Laminate flooring is often maligned as flimsy. But remember that even the "real stuff" has its own durability problems. 

While solid hardwood flooring is beautiful and long-lasting, it is less dimensionally stable than laminate. In other words, it can warp. Natural stone and ceramic tile can crack. Engineered wood, while more dimensionally stable than solid wood has a thin veneer layer that can wear down a plywood base.

Laminate flooring's thin, transparent wear layer is incredibly strong and scratch-resistant. 

Due to laminate's base of high-density fiberboard, it has more bounce and "give" than hard floor coverings like stone, ceramic, porcelain, or concrete. Drop a glass bottle on laminate flooring and there is a good chance that it will bounce. Drop that bottle on stone or ceramic and you have ten minutes of cleaning ahead of you.

Laminate Is Easy to Clean and Maintain

Laminate, when tightly installed, is smooth and flawless. There are no seams that trap debris. 

The best cleaning method for laminate flooring is by using a fast, simple method, such as a damp cloth or a Swiffer Wet Jet.

Not only are wet mops not needed, they are not recommended, as water can infiltrate through even the thinnest hairline cracks.

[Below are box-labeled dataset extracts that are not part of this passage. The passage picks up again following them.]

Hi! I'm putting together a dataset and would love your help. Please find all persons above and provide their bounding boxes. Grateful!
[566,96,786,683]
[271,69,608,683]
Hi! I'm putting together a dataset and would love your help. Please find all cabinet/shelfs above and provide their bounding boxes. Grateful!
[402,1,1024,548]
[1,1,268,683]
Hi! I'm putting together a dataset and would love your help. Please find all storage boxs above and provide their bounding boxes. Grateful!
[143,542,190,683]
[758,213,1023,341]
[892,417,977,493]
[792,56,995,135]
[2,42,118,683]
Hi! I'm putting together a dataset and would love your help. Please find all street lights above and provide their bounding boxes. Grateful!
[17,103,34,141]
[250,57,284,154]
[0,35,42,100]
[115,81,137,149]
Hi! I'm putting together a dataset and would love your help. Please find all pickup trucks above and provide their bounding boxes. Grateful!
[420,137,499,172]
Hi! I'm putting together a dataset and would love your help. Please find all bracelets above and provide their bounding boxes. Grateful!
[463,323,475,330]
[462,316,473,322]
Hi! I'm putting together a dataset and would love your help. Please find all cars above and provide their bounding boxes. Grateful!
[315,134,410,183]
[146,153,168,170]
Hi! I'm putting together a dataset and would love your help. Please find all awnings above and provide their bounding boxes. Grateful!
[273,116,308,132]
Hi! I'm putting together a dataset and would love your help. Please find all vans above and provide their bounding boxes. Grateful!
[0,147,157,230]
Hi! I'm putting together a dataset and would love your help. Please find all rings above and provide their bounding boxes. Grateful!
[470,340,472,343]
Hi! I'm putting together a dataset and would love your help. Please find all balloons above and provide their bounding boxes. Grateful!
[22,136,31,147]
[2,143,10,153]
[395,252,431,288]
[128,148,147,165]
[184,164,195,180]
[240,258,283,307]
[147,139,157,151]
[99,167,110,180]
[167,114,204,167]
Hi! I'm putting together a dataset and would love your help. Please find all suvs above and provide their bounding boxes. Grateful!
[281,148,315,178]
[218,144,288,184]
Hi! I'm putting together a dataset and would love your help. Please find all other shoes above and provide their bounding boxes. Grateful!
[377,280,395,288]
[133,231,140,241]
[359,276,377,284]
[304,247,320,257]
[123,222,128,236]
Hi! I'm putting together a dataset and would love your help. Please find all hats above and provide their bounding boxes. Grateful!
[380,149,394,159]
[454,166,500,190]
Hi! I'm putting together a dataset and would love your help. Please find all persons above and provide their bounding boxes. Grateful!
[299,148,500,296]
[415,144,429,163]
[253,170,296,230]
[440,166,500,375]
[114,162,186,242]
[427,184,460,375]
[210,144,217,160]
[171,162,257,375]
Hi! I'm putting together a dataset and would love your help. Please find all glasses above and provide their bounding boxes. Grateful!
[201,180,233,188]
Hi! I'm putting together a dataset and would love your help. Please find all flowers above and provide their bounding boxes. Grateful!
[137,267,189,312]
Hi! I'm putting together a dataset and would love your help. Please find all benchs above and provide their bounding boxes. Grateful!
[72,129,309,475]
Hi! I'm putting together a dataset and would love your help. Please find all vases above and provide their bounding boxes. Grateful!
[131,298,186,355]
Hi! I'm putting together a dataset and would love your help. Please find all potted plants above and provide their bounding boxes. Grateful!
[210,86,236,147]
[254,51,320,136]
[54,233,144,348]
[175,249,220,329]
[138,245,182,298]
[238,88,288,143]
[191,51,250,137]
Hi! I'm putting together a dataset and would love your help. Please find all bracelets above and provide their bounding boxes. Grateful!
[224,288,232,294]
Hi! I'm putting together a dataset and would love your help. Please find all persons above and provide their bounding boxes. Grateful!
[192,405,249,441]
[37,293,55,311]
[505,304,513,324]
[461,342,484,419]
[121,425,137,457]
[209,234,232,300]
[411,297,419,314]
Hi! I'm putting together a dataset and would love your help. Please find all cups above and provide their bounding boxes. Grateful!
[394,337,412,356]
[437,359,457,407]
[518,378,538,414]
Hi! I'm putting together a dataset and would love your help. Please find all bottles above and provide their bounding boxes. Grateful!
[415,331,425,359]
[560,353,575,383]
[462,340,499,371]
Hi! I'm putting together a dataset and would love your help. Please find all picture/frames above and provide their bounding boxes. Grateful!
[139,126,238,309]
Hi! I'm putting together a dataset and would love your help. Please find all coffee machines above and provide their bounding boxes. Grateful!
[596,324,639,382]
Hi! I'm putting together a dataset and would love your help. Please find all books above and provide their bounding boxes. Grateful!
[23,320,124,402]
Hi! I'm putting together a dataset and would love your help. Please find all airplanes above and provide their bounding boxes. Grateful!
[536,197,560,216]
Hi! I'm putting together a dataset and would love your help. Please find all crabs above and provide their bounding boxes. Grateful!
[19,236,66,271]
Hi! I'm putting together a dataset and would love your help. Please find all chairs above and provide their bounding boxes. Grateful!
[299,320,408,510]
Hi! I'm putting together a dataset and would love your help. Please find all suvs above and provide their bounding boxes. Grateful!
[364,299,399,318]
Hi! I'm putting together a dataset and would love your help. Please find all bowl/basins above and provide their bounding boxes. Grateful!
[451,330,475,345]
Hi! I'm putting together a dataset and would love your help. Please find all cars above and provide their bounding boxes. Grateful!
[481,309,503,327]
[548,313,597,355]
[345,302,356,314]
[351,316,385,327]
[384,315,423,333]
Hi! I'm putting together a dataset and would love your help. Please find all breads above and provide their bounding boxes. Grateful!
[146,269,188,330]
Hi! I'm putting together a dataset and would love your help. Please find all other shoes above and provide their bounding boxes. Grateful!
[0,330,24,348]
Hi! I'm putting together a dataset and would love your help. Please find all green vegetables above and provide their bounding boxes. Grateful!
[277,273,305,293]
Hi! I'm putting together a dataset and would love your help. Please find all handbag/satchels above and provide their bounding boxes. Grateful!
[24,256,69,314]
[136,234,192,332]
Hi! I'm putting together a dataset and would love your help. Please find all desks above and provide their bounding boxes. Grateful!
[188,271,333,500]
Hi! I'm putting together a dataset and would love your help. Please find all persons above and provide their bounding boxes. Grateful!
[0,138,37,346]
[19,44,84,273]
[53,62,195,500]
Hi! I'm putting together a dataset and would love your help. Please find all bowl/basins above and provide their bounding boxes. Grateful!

Laminate Looks Better Than Ever

In the past, the most devastating criticism leveled at laminate flooring was that it looked fake.

This criticism also happened to be true.

In recent years, though, laminate manufacturers have been developing products with greater surface texture and visual appeal. 

  • More Species: Conventional species like oak, birch, maple, and cherry are still available. But more exotic species, such as teak and mahogany, have come along, as well as variations of those—aged, antiqued, and hand-scraped. 
  • More Sizes: Conventional 3.5"-look laminate is still around, but you can now buy planks in widths up to 7 3/4".
  • Better Surface: Embossing is the manufacturing technique that presses a wood-grain texture into the surface of the laminate. Deeper embossing, available with premium lines, offers more realistic-looking boards.
  • EIR: Embossing In Register (EIR) takes embossing to the next level. Instead of embossing imprinted at random places on the board, it follows the laminate's photographic layer. Where there is a visual representation grain or knots, there is now a corresponding texture. EIR is found mostly in premium lines by floor companies such as Armstrong or Shaw.